もはや雪那は学長の立場にはない。タギツヒメが引き起こした一連の事件で大荒魂に加担した責任で雪那は鎌府の学長を解任されていた。
だが折神家と刀剣類管理局に伍箇伝――ひいては刀使を囲む環境全体が変革の時期にある今の状況は、犯した罪を裁かれるのを待つだけの身となった雪那さえもじっとしていることを許さなかった。
解任したはいいが、雪那の後釜はすぐに見つからず、長船女学園の学長にして特祭隊本部長である真庭紗南が鎌府の学長を兼任している。

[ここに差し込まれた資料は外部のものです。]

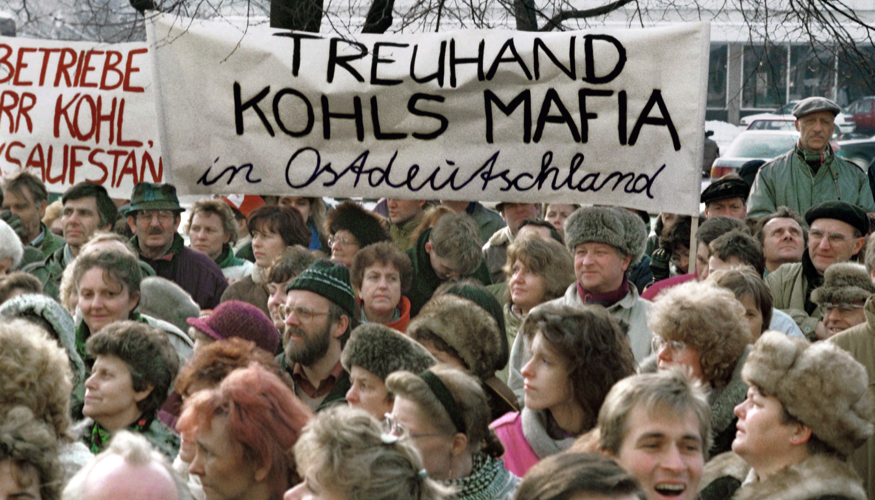 Bei einer Demonstration gegen die Treuhandanstalt im Jahre 1991 am Alexanderplatz in Berlin halten Teilnehmer ein Transparent mit der AUfschrift: Treuhand Kohls Mafia in Ostdeutschland © dpa/Paul Glaser Bei einer Demonstration gegen die Treuhandanstalt im Jahre 1991 am Alexanderplatz in Berlin halten Teilnehmer ein Transparent mit der AUfschrift: Treuhand Kohls Mafia in Ostdeutschland © dpa/Paul Glaser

しかし国家の心臓部を管轄に収め、伍箇伝の中でも特に折神家や刀剣類管理局との繋がりの強い鎌府の学長の職は抱える案件も多く激務だった。紗南は重要な意思決定だけ自身が行うようにすると勝手をよく知る雪那を代行役として実務処理を押し付けてしまった。繋ぎの体制とはいえ罪人である自分をバリバリ働かせるなど彼女のいい加減さはどうかしている、と雪那は思う。
「ん……これは?」
書類の中に先日の任務での殉職者の報告書があった。
殉職者が出たこと自体は由々しきことだが、長く学長を務めた雪那にとってはそれそのものは珍しいことではなかった。現役時代にはもっと多くの級友が亡くなるのも見てきた。

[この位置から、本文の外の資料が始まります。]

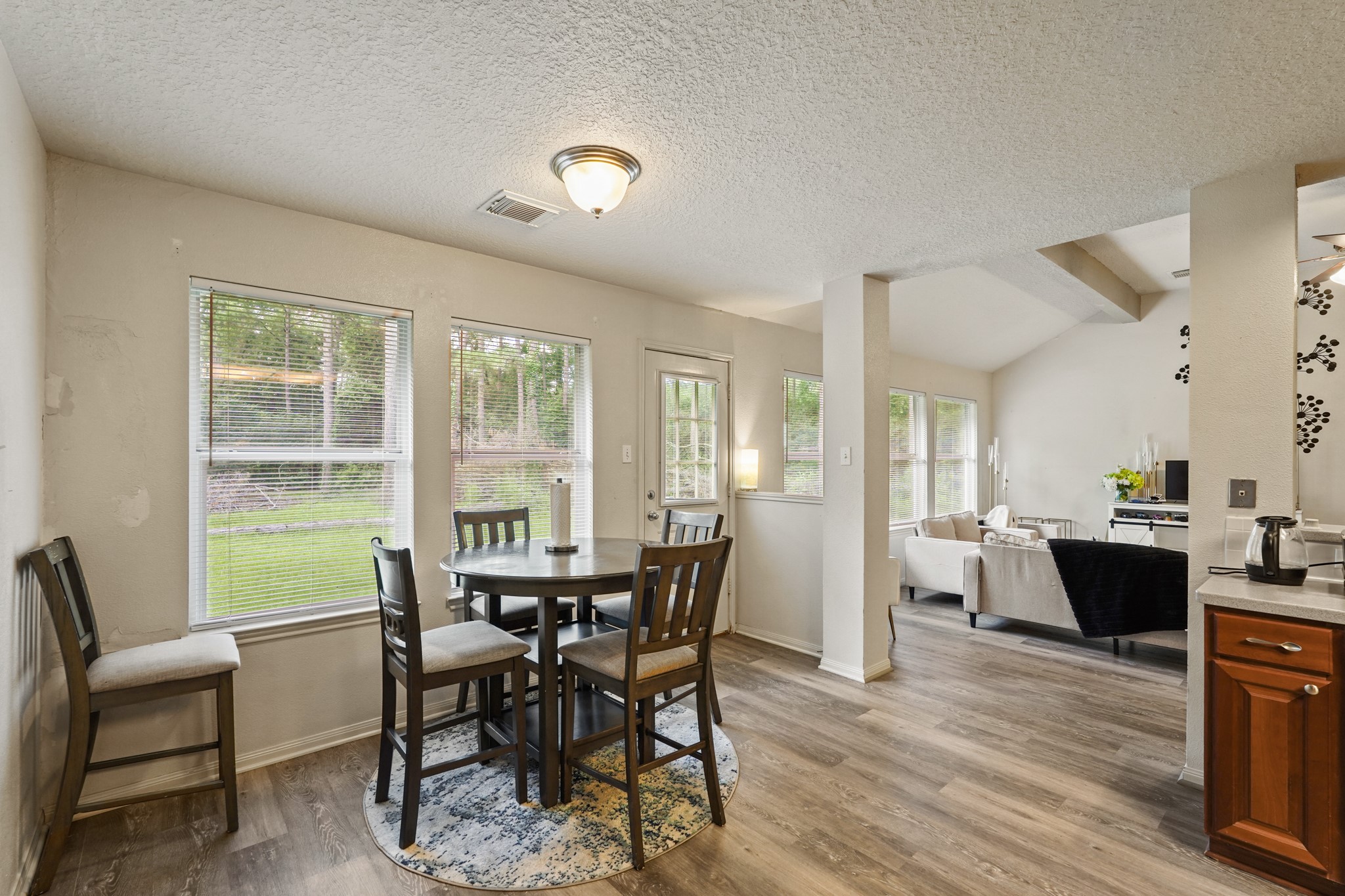 14616 Grant Road Cypress, TX 77429 - Photo 8 of 18 a view of a dining room with furniture window and wooden floor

それよりも雪那が反応したのは報告書に記された名が彼女のよく知る名であったことだ。
「高等部一年、七之里呼吹……」
七之里呼吹――彼女は学長時代、糸見沙耶香に次ぐ手駒として重用した生徒だった。荒魂を斬ることへの強い執着に目をつけて特殊なカリキュラムで対荒魂任務の切り札として育て上げた。雪那体制の鎌府が誇った至高の二刀の片割れ。それが彼女だった。
「死んだのか……。あのじゃじゃ馬が」
伍箇伝の学長間の政治的駆け引きの一環で、調査隊に彼女を派遣して以降、ほとんど放任状態だった。風の噂では意外な――そう、雪那にしてみれば意外なことに調査隊で得た新たな僚友と上手くやっていると聞いていたが。
「まあ、死んでしまったものは仕方あるまい。確か呼吹にはまともな家族はいなかったか?」
そこでふと思い出す。かつて彼女のことを夜見がえらく気に入っていたことを。
共同での任務遂行効率も悪くなかったため、夜見の機嫌を取る意味もあり、わざと二人を傍につけた時期もあった。

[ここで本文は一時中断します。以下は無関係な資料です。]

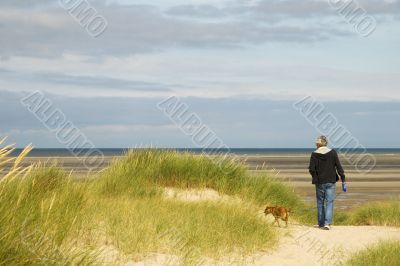 Walking the dog near the beach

「北谷菜切と二王清綱は今のところ鎌府内に他の適合者なしか……。ふん、ならば都合が良い」
雪那は微かに寂寥の混じった笑みを浮かべると、どこからか新しい書類を持ち出した。傍らに夜見の愛刀、水神切兼光を置いて。
「持ち主を喪った二振りの御刀は水神切兼光と同じく鎌府管理とする、と」
時が流れ、新たな刀使候補たちが入学してくれば、夜見と呼吹の御刀も新たな担い手を選ぶだろう。
けれどもそれまでは――。
ほんの少しの間だけ――。
彼女たちの魂の宿る御刀を傍でいさせてやりたかった。